## WORK REQUIRED
Copy the records word for word, omitting all pictures.
[SOURCE MATERIAL Boundary: Start]
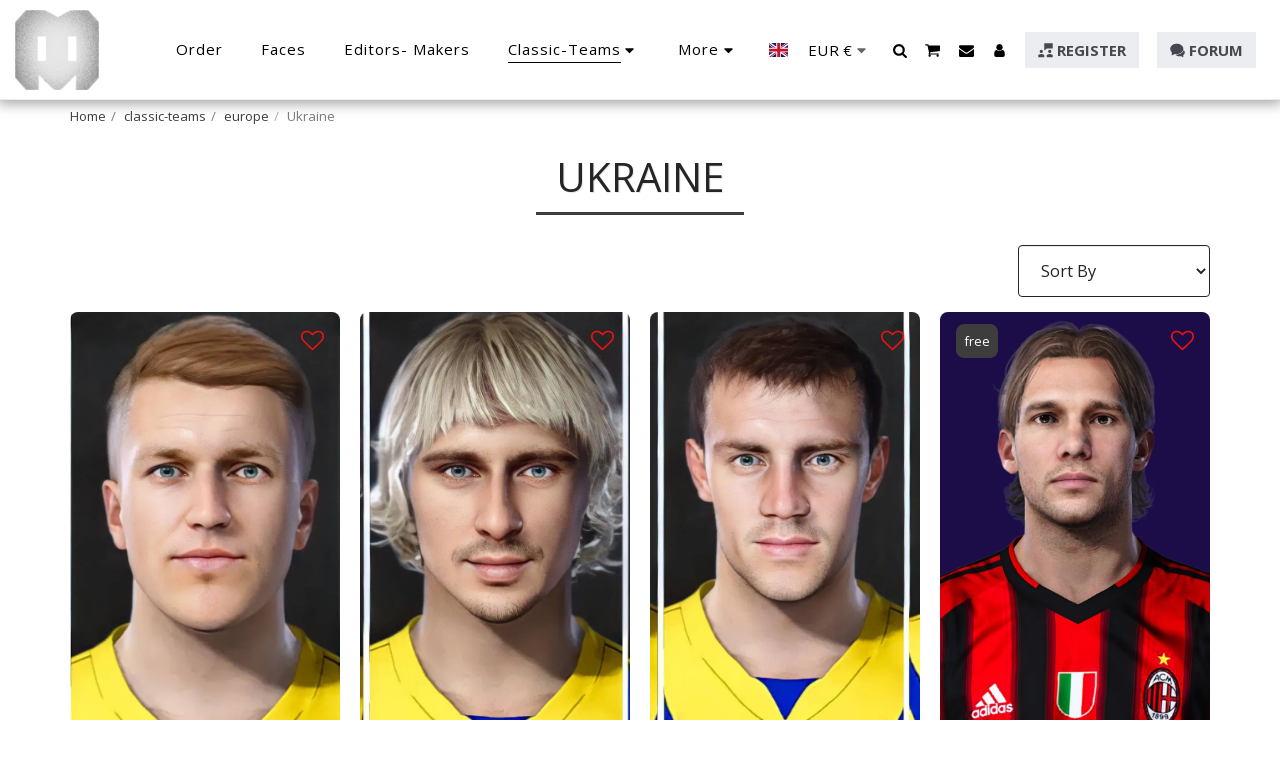

--- FILE ---
content_type: image/svg+xml
request_url: https://images.cdn-files-a.com/ready_uploads/svg/sort-amount-asc.svg?v=2
body_size: 68
content:
<svg version="1.1" xmlns="http://www.w3.org/2000/svg" width="520" height="512" viewBox="0 0 520 512"><title>sort-amount-asc</title><path d="M210.286 411.428c0 2.572-1.143 4.857-2.857 6.857l-91.143 91.143c-2 1.714-4.285 2.572-6.572 2.572s-4.572-0.857-6.572-2.572l-91.428-91.428c-2.572-2.857-3.428-6.572-2-10s4.857-5.714 8.572-5.714h54.857v-393.143c0-5.143 4-9.143 9.143-9.143h54.857c5.143 0 9.143 4 9.143 9.143v393.143h54.857c5.143 0 9.143 4 9.143 9.143zM512 448v54.857c0 5.143-4 9.143-9.143 9.143h-237.714c-5.143 0-9.143-4-9.143-9.143v-54.857c0-5.143 4-9.143 9.143-9.143h237.714c5.143 0 9.143 4 9.143 9.143zM457.143 301.714v54.857c0 5.143-4 9.143-9.143 9.143h-182.857c-5.143 0-9.143-4-9.143-9.143v-54.857c0-5.143 4-9.143 9.143-9.143h182.857c5.143 0 9.143 4 9.143 9.143zM402.286 155.429v54.857c0 5.143-4 9.143-9.143 9.143h-128c-5.143 0-9.143-4-9.143-9.143v-54.857c0-5.143 4-9.143 9.143-9.143h128c5.143 0 9.143 4 9.143 9.143zM347.428 9.143v54.857c0 5.143-4 9.143-9.143 9.143h-73.143c-5.143 0-9.143-4-9.143-9.143v-54.857c0-5.143 4-9.143 9.143-9.143h73.143c5.143 0 9.143 4 9.143 9.143z"></path></svg>

--- FILE ---
content_type: image/svg+xml
request_url: https://images.cdn-files-a.com/ready_uploads/svg/b-meeting5f22b3b6f1f10.svg?v=3
body_size: 158
content:
<svg xmlns="http://www.w3.org/2000/svg" viewBox="0 0 64 64" width="64" height="64"><g class="nc-icon-wrapper" stroke="none" fill="#111111"><path data-color="color-2" d="M62,1H28c-0.553,0-1,0.448-1,1v28c0,0.384,0.221,0.735,0.566,0.901 C27.705,30.967,27.853,31,28,31c0.223,0,0.444-0.075,0.625-0.219L38.351,23H62c0.553,0,1-0.448,1-1V2C63,1.448,62.553,1,62,1z"></path> <circle fill="#111111" cx="50" cy="36" r="7"></circle> <circle fill="#111111" cx="14" cy="36" r="7"></circle> <path fill="#111111" d="M24.543,49.726C22.442,48.482,18.907,47,14,47c-4.972,0-8.489,1.478-10.564,2.717 C1.934,50.613,1,52.26,1,54.014V60c0,0.553,0.447,1,1,1h24c0.553,0,1-0.447,1-1v-5.965C27,52.272,26.059,50.621,24.543,49.726z"></path> <path fill="#111111" d="M60.543,49.726C58.442,48.482,54.907,47,50,47c-4.972,0-8.489,1.478-10.564,2.717 C37.934,50.613,37,52.26,37,54.014V60c0,0.553,0.447,1,1,1h24c0.553,0,1-0.447,1-1v-5.965C63,52.272,62.059,50.621,60.543,49.726z"></path></g></svg>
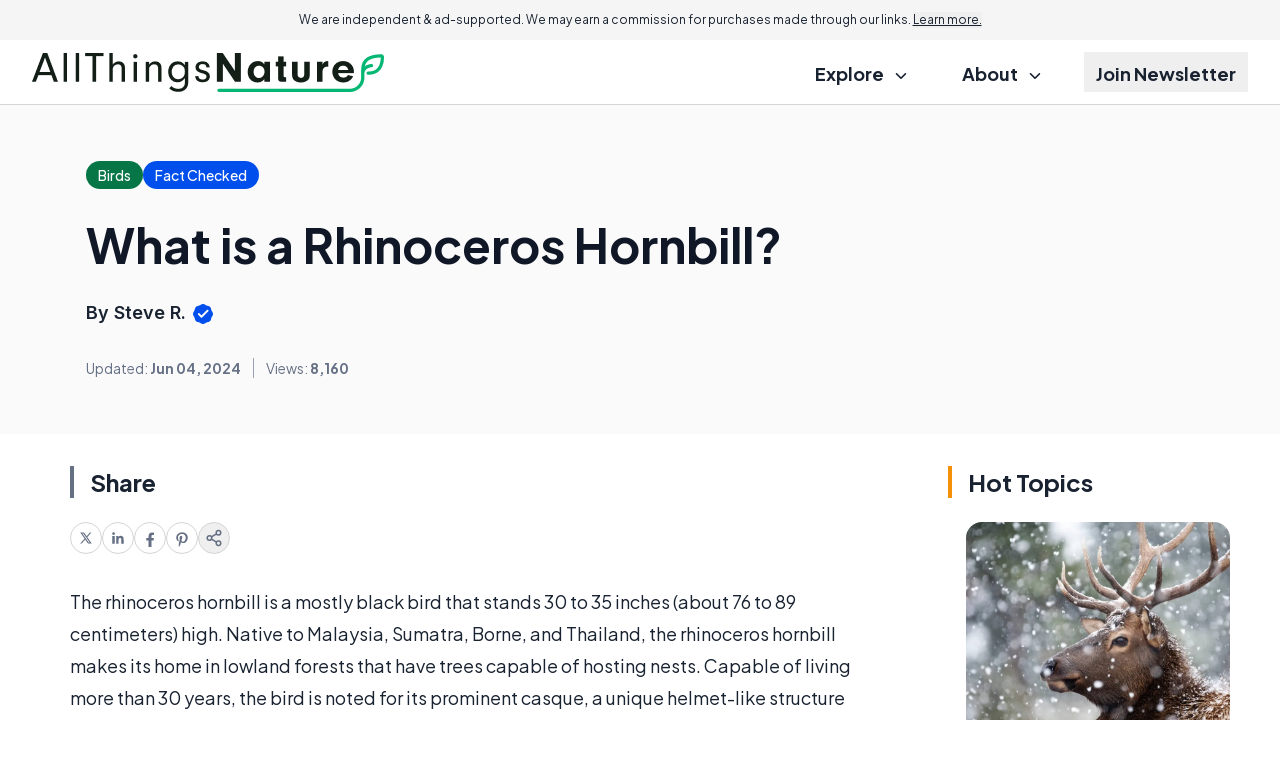

--- FILE ---
content_type: text/html; charset=utf-8
request_url: https://www.google.com/recaptcha/api2/aframe
body_size: 173
content:
<!DOCTYPE HTML><html><head><meta http-equiv="content-type" content="text/html; charset=UTF-8"></head><body><script nonce="kpIuhbcn8N3SIiy1axvPLQ">/** Anti-fraud and anti-abuse applications only. See google.com/recaptcha */ try{var clients={'sodar':'https://pagead2.googlesyndication.com/pagead/sodar?'};window.addEventListener("message",function(a){try{if(a.source===window.parent){var b=JSON.parse(a.data);var c=clients[b['id']];if(c){var d=document.createElement('img');d.src=c+b['params']+'&rc='+(localStorage.getItem("rc::a")?sessionStorage.getItem("rc::b"):"");window.document.body.appendChild(d);sessionStorage.setItem("rc::e",parseInt(sessionStorage.getItem("rc::e")||0)+1);localStorage.setItem("rc::h",'1770124925202');}}}catch(b){}});window.parent.postMessage("_grecaptcha_ready", "*");}catch(b){}</script></body></html>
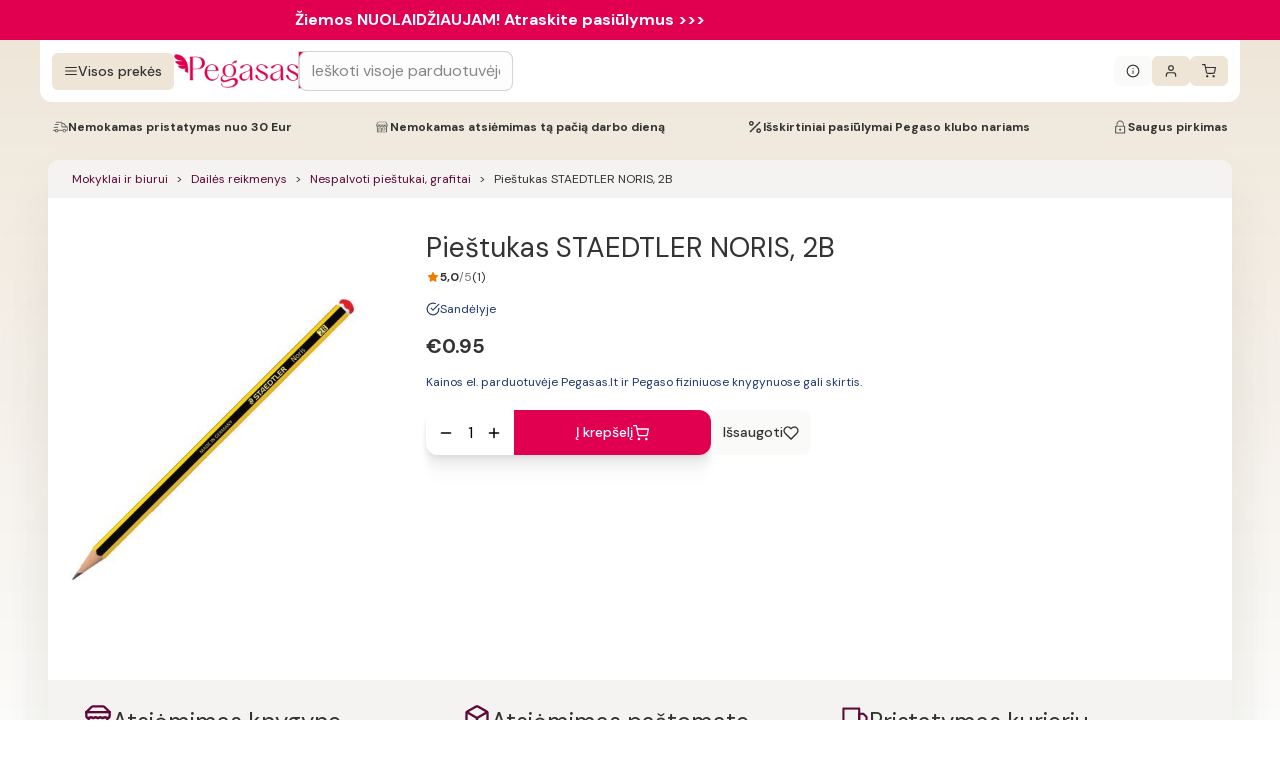

--- FILE ---
content_type: image/svg+xml
request_url: https://www.pegasas.lt/pegasas-p-h34.svg
body_size: 140
content:
<svg width="18" height="18" viewBox="0 0 18 18" fill="none" xmlns="http://www.w3.org/2000/svg">
    <path d="M2.98594 2.86009C2.44648 2.84647 1.87971 3.45901 2.15968 4.1328C2.46014 4.84062 3.08154 5.19453 4.02387 5.45316C4.7477 5.65053 5.31447 5.77984 5.99732 6.01125H2.44648C2.84937 6.96408 3.6961 7.56301 4.71356 7.73996C5.46469 7.87608 6.448 7.91692 7.1172 8.0122H3.66196C3.78487 8.16874 3.97607 8.49543 4.25604 8.77447C5.06181 9.55716 6.21583 9.73411 7.08305 9.42784C7.33571 9.33937 7.4996 9.27131 7.4996 9.27131C6.72797 9.65925 6.79626 10.7686 7.60885 11.0681C7.90931 11.177 8.23025 11.2791 8.56485 11.3675C8.9609 4.8134 5.30081 2.92134 2.98594 2.86009Z" fill="white"/>
    <path d="M9.42566 12.0891V6.60352C9.42566 5.61665 9.39835 5.07898 9.31641 3.94238H11.8225C14.2398 3.94238 16.3361 4.49367 16.3361 6.84853C16.3361 9.20339 14.2329 9.75468 11.8225 9.75468H10.7504V12.0959C10.7504 13.0828 10.7777 13.6205 10.8597 14.7571H9.31641C9.39835 13.6205 9.42566 13.0828 9.42566 12.0959V12.0891ZM11.8156 9.53689C13.3999 9.53689 14.9636 8.99921 14.9636 6.84853C14.9636 4.69784 13.4067 4.16017 11.8156 4.16017H10.7572V9.53689H11.8156Z" fill="white"/>
</svg>


--- FILE ---
content_type: image/svg+xml
request_url: https://www.pegasas.lt/rating-x9g.svg
body_size: 40
content:
<svg xmlns="http://www.w3.org/2000/svg" width="14" height="14" viewBox="0 0 14 14" fill="none">
    <path d="M6.47692 2.2265C6.69091 1.79299 7.30909 1.79299 7.52308 2.2265L8.66691 4.54377C8.7518 4.71577 8.91583 4.83503 9.10562 4.86277L11.6645 5.23679C12.1427 5.3067 12.3334 5.8946 11.9871 6.23186L10.1365 8.03439C9.99887 8.16841 9.93606 8.36157 9.96853 8.55087L10.4052 11.0967C10.4869 11.5732 9.98666 11.9366 9.55871 11.7116L7.27151 10.5088C7.10154 10.4194 6.89846 10.4194 6.72849 10.5088L4.44129 11.7116C4.01333 11.9366 3.5131 11.5732 3.59483 11.0967L4.03147 8.55088C4.06394 8.36157 4.00113 8.16841 3.86354 8.03439L2.01289 6.23186C1.66663 5.8946 1.85726 5.3067 2.33554 5.23679L4.89438 4.86277C5.08417 4.83503 5.24819 4.71577 5.33309 4.54377L6.47692 2.2265Z" fill="#EF7D00"/>
</svg>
[SOURCE MATERIAL Boundary: End]
## WORKED SOLUTION
--- FILE ---
content_type: image/svg+xml
request_url: https://images.cdn-files-a.com/ready_uploads/svg/sort-amount-asc.svg?v=2
body_size: 68
content:
<svg version="1.1" xmlns="http://www.w3.org/2000/svg" width="520" height="512" viewBox="0 0 520 512"><title>sort-amount-asc</title><path d="M210.286 411.428c0 2.572-1.143 4.857-2.857 6.857l-91.143 91.143c-2 1.714-4.285 2.572-6.572 2.572s-4.572-0.857-6.572-2.572l-91.428-91.428c-2.572-2.857-3.428-6.572-2-10s4.857-5.714 8.572-5.714h54.857v-393.143c0-5.143 4-9.143 9.143-9.143h54.857c5.143 0 9.143 4 9.143 9.143v393.143h54.857c5.143 0 9.143 4 9.143 9.143zM512 448v54.857c0 5.143-4 9.143-9.143 9.143h-237.714c-5.143 0-9.143-4-9.143-9.143v-54.857c0-5.143 4-9.143 9.143-9.143h237.714c5.143 0 9.143 4 9.143 9.143zM457.143 301.714v54.857c0 5.143-4 9.143-9.143 9.143h-182.857c-5.143 0-9.143-4-9.143-9.143v-54.857c0-5.143 4-9.143 9.143-9.143h182.857c5.143 0 9.143 4 9.143 9.143zM402.286 155.429v54.857c0 5.143-4 9.143-9.143 9.143h-128c-5.143 0-9.143-4-9.143-9.143v-54.857c0-5.143 4-9.143 9.143-9.143h128c5.143 0 9.143 4 9.143 9.143zM347.428 9.143v54.857c0 5.143-4 9.143-9.143 9.143h-73.143c-5.143 0-9.143-4-9.143-9.143v-54.857c0-5.143 4-9.143 9.143-9.143h73.143c5.143 0 9.143 4 9.143 9.143z"></path></svg>

--- FILE ---
content_type: image/svg+xml
request_url: https://images.cdn-files-a.com/ready_uploads/svg/b-meeting5f22b3b6f1f10.svg?v=3
body_size: 158
content:
<svg xmlns="http://www.w3.org/2000/svg" viewBox="0 0 64 64" width="64" height="64"><g class="nc-icon-wrapper" stroke="none" fill="#111111"><path data-color="color-2" d="M62,1H28c-0.553,0-1,0.448-1,1v28c0,0.384,0.221,0.735,0.566,0.901 C27.705,30.967,27.853,31,28,31c0.223,0,0.444-0.075,0.625-0.219L38.351,23H62c0.553,0,1-0.448,1-1V2C63,1.448,62.553,1,62,1z"></path> <circle fill="#111111" cx="50" cy="36" r="7"></circle> <circle fill="#111111" cx="14" cy="36" r="7"></circle> <path fill="#111111" d="M24.543,49.726C22.442,48.482,18.907,47,14,47c-4.972,0-8.489,1.478-10.564,2.717 C1.934,50.613,1,52.26,1,54.014V60c0,0.553,0.447,1,1,1h24c0.553,0,1-0.447,1-1v-5.965C27,52.272,26.059,50.621,24.543,49.726z"></path> <path fill="#111111" d="M60.543,49.726C58.442,48.482,54.907,47,50,47c-4.972,0-8.489,1.478-10.564,2.717 C37.934,50.613,37,52.26,37,54.014V60c0,0.553,0.447,1,1,1h24c0.553,0,1-0.447,1-1v-5.965C63,52.272,62.059,50.621,60.543,49.726z"></path></g></svg>

--- FILE ---
content_type: text/html; charset=utf-8
request_url: https://www.google.com/recaptcha/api2/aframe
body_size: 173
content:
<!DOCTYPE HTML><html><head><meta http-equiv="content-type" content="text/html; charset=UTF-8"></head><body><script nonce="kpIuhbcn8N3SIiy1axvPLQ">/** Anti-fraud and anti-abuse applications only. See google.com/recaptcha */ try{var clients={'sodar':'https://pagead2.googlesyndication.com/pagead/sodar?'};window.addEventListener("message",function(a){try{if(a.source===window.parent){var b=JSON.parse(a.data);var c=clients[b['id']];if(c){var d=document.createElement('img');d.src=c+b['params']+'&rc='+(localStorage.getItem("rc::a")?sessionStorage.getItem("rc::b"):"");window.document.body.appendChild(d);sessionStorage.setItem("rc::e",parseInt(sessionStorage.getItem("rc::e")||0)+1);localStorage.setItem("rc::h",'1770124925202');}}}catch(b){}});window.parent.postMessage("_grecaptcha_ready", "*");}catch(b){}</script></body></html>

--- FILE ---
content_type: image/svg+xml
request_url: https://www.pegasas.lt/pegasas-p-h34.svg
body_size: 140
content:
<svg width="18" height="18" viewBox="0 0 18 18" fill="none" xmlns="http://www.w3.org/2000/svg">
    <path d="M2.98594 2.86009C2.44648 2.84647 1.87971 3.45901 2.15968 4.1328C2.46014 4.84062 3.08154 5.19453 4.02387 5.45316C4.7477 5.65053 5.31447 5.77984 5.99732 6.01125H2.44648C2.84937 6.96408 3.6961 7.56301 4.71356 7.73996C5.46469 7.87608 6.448 7.91692 7.1172 8.0122H3.66196C3.78487 8.16874 3.97607 8.49543 4.25604 8.77447C5.06181 9.55716 6.21583 9.73411 7.08305 9.42784C7.33571 9.33937 7.4996 9.27131 7.4996 9.27131C6.72797 9.65925 6.79626 10.7686 7.60885 11.0681C7.90931 11.177 8.23025 11.2791 8.56485 11.3675C8.9609 4.8134 5.30081 2.92134 2.98594 2.86009Z" fill="white"/>
    <path d="M9.42566 12.0891V6.60352C9.42566 5.61665 9.39835 5.07898 9.31641 3.94238H11.8225C14.2398 3.94238 16.3361 4.49367 16.3361 6.84853C16.3361 9.20339 14.2329 9.75468 11.8225 9.75468H10.7504V12.0959C10.7504 13.0828 10.7777 13.6205 10.8597 14.7571H9.31641C9.39835 13.6205 9.42566 13.0828 9.42566 12.0959V12.0891ZM11.8156 9.53689C13.3999 9.53689 14.9636 8.99921 14.9636 6.84853C14.9636 4.69784 13.4067 4.16017 11.8156 4.16017H10.7572V9.53689H11.8156Z" fill="white"/>
</svg>


--- FILE ---
content_type: image/svg+xml
request_url: https://www.pegasas.lt/rating-x9g.svg
body_size: 40
content:
<svg xmlns="http://www.w3.org/2000/svg" width="14" height="14" viewBox="0 0 14 14" fill="none">
    <path d="M6.47692 2.2265C6.69091 1.79299 7.30909 1.79299 7.52308 2.2265L8.66691 4.54377C8.7518 4.71577 8.91583 4.83503 9.10562 4.86277L11.6645 5.23679C12.1427 5.3067 12.3334 5.8946 11.9871 6.23186L10.1365 8.03439C9.99887 8.16841 9.93606 8.36157 9.96853 8.55087L10.4052 11.0967C10.4869 11.5732 9.98666 11.9366 9.55871 11.7116L7.27151 10.5088C7.10154 10.4194 6.89846 10.4194 6.72849 10.5088L4.44129 11.7116C4.01333 11.9366 3.5131 11.5732 3.59483 11.0967L4.03147 8.55088C4.06394 8.36157 4.00113 8.16841 3.86354 8.03439L2.01289 6.23186C1.66663 5.8946 1.85726 5.3067 2.33554 5.23679L4.89438 4.86277C5.08417 4.83503 5.24819 4.71577 5.33309 4.54377L6.47692 2.2265Z" fill="#EF7D00"/>
</svg>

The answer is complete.